— Start PAGE EXCERPT —
- Awarded for: Outstanding contributions to the generation and utilization of electric power
- Presented by: Institute of Electrical and Electronics Engineers
- First award: 1975
- Website: IEEE Nikola Tesla Award

= IEEE Nikola Tesla Award =

Power engineering award

The IEEE Nikola Tesla Award is a Technical Field Award given annually to an individual or team that has made an outstanding contribution to the generation or utilization of electric power. It is awarded by the Board of Directors of the IEEE. The award is named in honor of Nikola Tesla. This award may be presented to an individual or a team.

The award was established in 1975, and its first recipient was Leon T. Rosenberg, who was given the award in 1976 "for his half-century of development and design of large steam turbine driven generators and his important contributions to literature." The actual award is a plaque and honorarium.
— End PAGE EXCERPT —
— Start DATASET RECORDS —
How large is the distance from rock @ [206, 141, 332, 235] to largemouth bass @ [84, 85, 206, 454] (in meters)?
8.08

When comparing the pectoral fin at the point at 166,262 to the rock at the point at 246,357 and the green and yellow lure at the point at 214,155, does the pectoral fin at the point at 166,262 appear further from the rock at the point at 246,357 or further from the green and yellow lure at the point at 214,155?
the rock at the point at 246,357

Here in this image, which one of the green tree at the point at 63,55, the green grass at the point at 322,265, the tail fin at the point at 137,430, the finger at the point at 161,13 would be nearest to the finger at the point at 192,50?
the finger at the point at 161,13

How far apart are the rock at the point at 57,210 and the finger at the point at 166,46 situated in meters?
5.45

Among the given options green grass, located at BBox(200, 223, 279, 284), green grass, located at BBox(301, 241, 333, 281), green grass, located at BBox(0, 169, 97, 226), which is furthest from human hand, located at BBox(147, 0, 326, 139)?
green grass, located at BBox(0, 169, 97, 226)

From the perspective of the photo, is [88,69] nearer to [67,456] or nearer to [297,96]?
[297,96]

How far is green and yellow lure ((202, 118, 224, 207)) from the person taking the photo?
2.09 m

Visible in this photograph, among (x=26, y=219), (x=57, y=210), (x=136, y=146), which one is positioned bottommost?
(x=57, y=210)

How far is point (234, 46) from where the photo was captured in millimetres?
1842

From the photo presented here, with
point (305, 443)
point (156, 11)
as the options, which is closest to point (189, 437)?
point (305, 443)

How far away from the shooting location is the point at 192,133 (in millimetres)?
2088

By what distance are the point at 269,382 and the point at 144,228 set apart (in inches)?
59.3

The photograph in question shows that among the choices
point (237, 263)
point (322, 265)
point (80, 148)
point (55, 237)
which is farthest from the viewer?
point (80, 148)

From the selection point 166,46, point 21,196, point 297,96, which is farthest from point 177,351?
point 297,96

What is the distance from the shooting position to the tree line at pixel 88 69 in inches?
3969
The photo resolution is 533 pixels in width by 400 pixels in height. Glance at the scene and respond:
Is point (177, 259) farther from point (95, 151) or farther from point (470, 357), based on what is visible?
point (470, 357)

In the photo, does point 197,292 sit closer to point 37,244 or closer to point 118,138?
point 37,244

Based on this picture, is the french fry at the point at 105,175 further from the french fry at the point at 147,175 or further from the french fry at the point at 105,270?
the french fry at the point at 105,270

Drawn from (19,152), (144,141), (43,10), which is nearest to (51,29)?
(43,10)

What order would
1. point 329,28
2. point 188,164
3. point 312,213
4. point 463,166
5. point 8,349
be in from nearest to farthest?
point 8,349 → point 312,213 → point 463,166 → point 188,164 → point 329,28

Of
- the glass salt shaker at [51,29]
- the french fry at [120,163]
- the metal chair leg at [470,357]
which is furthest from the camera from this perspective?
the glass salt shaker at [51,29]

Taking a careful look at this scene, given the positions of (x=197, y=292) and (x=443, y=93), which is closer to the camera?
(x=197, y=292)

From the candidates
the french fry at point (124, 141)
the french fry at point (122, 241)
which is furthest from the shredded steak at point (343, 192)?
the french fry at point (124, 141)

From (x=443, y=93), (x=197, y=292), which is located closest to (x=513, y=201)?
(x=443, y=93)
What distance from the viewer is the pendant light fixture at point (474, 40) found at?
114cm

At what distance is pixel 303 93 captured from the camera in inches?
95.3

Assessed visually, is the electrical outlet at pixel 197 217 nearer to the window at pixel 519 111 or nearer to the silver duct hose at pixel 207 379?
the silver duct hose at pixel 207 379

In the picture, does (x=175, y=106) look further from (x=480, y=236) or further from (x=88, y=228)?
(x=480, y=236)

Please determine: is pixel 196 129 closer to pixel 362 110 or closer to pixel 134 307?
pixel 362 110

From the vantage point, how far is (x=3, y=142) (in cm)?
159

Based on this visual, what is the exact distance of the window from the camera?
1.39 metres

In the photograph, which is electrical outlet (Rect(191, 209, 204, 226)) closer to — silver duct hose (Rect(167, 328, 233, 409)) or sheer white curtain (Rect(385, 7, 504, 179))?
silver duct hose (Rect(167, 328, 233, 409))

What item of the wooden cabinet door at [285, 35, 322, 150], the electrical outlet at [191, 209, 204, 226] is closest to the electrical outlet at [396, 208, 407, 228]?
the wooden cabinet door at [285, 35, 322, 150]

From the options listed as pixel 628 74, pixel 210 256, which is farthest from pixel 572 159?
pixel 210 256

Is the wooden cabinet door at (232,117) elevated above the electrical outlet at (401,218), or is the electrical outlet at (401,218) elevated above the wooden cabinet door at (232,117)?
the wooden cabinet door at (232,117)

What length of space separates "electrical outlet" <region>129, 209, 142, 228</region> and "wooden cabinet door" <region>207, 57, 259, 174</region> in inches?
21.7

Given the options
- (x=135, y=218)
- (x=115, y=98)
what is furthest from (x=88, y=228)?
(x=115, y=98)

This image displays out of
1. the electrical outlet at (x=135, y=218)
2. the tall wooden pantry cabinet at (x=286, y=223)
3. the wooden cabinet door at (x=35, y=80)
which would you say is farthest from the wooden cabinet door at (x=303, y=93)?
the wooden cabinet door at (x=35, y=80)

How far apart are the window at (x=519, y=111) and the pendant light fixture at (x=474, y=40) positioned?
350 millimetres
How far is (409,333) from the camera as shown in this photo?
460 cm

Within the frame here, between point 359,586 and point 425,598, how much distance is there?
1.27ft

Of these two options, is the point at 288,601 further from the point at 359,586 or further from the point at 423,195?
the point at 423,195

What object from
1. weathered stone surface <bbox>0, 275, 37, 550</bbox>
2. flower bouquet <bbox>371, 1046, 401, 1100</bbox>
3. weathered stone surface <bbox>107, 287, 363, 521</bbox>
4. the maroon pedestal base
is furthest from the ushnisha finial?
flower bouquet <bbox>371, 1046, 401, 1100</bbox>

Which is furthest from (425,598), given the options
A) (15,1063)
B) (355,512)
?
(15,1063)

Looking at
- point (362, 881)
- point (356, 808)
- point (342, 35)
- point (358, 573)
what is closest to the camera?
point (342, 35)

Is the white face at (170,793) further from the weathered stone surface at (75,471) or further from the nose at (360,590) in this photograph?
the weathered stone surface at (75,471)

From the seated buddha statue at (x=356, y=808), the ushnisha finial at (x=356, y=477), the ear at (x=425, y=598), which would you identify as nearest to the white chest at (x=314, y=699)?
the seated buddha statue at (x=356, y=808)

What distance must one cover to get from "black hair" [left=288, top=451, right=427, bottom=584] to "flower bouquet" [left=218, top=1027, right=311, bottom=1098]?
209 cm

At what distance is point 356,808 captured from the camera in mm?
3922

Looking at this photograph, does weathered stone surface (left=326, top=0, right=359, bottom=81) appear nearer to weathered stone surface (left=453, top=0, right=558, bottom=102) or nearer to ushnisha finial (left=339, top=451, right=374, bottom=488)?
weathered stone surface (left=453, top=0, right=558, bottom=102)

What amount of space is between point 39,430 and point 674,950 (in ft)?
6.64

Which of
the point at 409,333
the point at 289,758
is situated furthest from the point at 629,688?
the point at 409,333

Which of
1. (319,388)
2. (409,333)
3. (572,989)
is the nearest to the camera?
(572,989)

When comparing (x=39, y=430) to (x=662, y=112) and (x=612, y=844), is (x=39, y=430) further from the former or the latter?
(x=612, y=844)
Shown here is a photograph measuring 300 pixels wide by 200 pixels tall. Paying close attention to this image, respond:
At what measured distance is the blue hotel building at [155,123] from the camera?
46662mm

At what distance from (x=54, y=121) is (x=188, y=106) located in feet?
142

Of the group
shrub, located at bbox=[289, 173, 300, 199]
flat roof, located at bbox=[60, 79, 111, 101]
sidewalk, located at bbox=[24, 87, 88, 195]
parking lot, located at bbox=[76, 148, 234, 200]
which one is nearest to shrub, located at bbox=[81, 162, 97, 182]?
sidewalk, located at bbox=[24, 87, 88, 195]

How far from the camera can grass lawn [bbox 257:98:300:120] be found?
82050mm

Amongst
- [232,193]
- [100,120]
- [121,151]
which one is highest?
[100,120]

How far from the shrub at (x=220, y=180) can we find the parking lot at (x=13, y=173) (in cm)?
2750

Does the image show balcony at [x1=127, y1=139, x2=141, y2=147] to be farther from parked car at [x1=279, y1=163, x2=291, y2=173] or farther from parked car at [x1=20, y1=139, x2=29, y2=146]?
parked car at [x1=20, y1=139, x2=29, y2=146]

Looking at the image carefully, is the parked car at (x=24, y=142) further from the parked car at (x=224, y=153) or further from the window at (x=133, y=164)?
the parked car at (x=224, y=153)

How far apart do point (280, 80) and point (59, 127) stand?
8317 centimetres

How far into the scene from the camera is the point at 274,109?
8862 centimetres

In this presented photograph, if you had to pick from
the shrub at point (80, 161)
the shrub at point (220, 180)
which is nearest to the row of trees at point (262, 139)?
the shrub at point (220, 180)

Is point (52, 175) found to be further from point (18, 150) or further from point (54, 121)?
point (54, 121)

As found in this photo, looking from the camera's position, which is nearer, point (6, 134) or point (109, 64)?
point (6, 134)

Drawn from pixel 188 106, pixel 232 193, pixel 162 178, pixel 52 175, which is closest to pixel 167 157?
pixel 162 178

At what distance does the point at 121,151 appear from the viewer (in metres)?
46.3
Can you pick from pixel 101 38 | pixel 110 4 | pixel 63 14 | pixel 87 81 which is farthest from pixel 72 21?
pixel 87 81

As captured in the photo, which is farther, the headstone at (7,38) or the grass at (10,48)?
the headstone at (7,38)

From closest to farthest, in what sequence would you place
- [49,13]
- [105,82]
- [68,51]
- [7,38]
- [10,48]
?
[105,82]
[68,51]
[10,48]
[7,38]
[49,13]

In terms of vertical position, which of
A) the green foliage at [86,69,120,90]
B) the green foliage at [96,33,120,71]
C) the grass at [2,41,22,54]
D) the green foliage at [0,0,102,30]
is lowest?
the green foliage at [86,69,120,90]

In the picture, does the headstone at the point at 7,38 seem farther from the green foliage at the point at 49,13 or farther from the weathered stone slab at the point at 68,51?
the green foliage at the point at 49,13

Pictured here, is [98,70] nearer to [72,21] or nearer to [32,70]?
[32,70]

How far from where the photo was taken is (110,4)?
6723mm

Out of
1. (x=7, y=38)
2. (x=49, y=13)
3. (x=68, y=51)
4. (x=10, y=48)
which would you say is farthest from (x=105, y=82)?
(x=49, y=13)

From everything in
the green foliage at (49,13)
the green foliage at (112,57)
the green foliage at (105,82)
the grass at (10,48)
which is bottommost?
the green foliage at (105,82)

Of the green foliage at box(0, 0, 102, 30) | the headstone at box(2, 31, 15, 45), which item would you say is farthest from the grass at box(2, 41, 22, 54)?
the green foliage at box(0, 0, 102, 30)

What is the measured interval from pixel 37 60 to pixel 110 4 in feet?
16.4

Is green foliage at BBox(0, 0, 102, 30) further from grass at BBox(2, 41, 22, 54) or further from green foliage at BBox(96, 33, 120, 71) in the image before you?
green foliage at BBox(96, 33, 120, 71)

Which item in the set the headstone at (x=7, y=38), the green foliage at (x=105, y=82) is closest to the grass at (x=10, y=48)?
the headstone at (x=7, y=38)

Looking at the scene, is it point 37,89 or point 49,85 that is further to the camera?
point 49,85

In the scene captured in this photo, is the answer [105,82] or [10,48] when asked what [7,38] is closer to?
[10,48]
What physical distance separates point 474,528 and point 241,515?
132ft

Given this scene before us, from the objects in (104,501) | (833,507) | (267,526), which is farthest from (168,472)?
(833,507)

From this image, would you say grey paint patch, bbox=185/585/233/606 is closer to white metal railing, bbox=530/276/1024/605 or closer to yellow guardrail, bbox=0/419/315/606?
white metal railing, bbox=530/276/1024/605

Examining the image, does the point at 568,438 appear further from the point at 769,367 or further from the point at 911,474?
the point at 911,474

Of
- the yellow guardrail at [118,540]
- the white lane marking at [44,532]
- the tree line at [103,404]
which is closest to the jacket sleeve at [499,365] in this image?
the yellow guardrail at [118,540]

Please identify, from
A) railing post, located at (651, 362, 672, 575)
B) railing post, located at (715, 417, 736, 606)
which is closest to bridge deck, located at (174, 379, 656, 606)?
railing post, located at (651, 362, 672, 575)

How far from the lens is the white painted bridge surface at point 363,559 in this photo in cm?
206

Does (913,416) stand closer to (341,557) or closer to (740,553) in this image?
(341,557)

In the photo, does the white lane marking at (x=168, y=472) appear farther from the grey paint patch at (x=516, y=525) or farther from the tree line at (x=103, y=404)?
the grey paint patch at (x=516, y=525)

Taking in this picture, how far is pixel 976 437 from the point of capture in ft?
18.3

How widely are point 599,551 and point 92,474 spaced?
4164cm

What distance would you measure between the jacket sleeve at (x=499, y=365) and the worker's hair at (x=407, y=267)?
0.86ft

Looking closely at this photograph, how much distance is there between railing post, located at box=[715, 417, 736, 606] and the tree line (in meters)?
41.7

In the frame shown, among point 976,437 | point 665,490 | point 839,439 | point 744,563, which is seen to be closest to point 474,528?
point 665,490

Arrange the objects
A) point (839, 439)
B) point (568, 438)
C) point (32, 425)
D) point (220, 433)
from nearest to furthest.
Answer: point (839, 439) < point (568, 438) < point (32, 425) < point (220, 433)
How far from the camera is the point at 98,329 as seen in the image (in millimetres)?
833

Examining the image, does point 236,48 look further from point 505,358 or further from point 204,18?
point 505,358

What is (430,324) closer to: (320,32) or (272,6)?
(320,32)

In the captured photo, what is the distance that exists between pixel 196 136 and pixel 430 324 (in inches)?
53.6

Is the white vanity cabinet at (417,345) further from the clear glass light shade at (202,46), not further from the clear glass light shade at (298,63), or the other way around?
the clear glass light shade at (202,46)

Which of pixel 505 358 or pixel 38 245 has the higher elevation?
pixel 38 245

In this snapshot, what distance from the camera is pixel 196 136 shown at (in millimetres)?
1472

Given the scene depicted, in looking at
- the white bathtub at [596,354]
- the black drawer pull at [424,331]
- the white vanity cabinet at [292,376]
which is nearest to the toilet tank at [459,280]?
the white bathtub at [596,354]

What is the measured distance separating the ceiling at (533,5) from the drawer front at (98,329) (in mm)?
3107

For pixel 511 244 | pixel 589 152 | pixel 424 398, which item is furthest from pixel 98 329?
— End DATASET RECORDS —
LIST OF TASKS:
1. Show every line of the records that contains the word "clear".
2. Carry on the IEEE Nikola Tesla Award article from its last sentence.

ANSWERS IN ORDER:
1.
Is the white vanity cabinet at (417,345) further from the clear glass light shade at (202,46), not further from the clear glass light shade at (298,63), or the other way around?
the clear glass light shade at (202,46)

2.
== Recipients ==
Source
- 2024 - Aldo Boglieltti, Professor, Department of Energy, Politecnico di Torino, Torino, Italy
  - For contributions to the magnetic and thermal modeling, design, and characterization of electrical machines.
- 2023 - Kiruba S. Haran, Professor, University of Illinois, Urbana, Illinois, USA
  - For contributions to advanced high-power density electrical machinery and high-temperature, super-conducting technology applications
- 2022 - Peter W. Sauer, Grainger Chair Emeritus Professor of Electrical Engineering, University of Illinois, Urbana, Illinois, USA
  - For contributions to dynamic modeling and simulation of synchronous generators and for leadership in power engineering education.
- 2021 - Zi-Qiang Zhu, Professor, Department of Electronic and Electrical Engineering, University of Sheffield, Sheffield, South Yorkshire, United Kingdom
  - For contributions to the design, modeling, control, and application of ac permanent magnet machines and drives.
- 2020 - Akira Chiba, Professor, Tokyo Institute of Technology, Tokyo Japan
  - For contributions to bearingless and reluctance motors.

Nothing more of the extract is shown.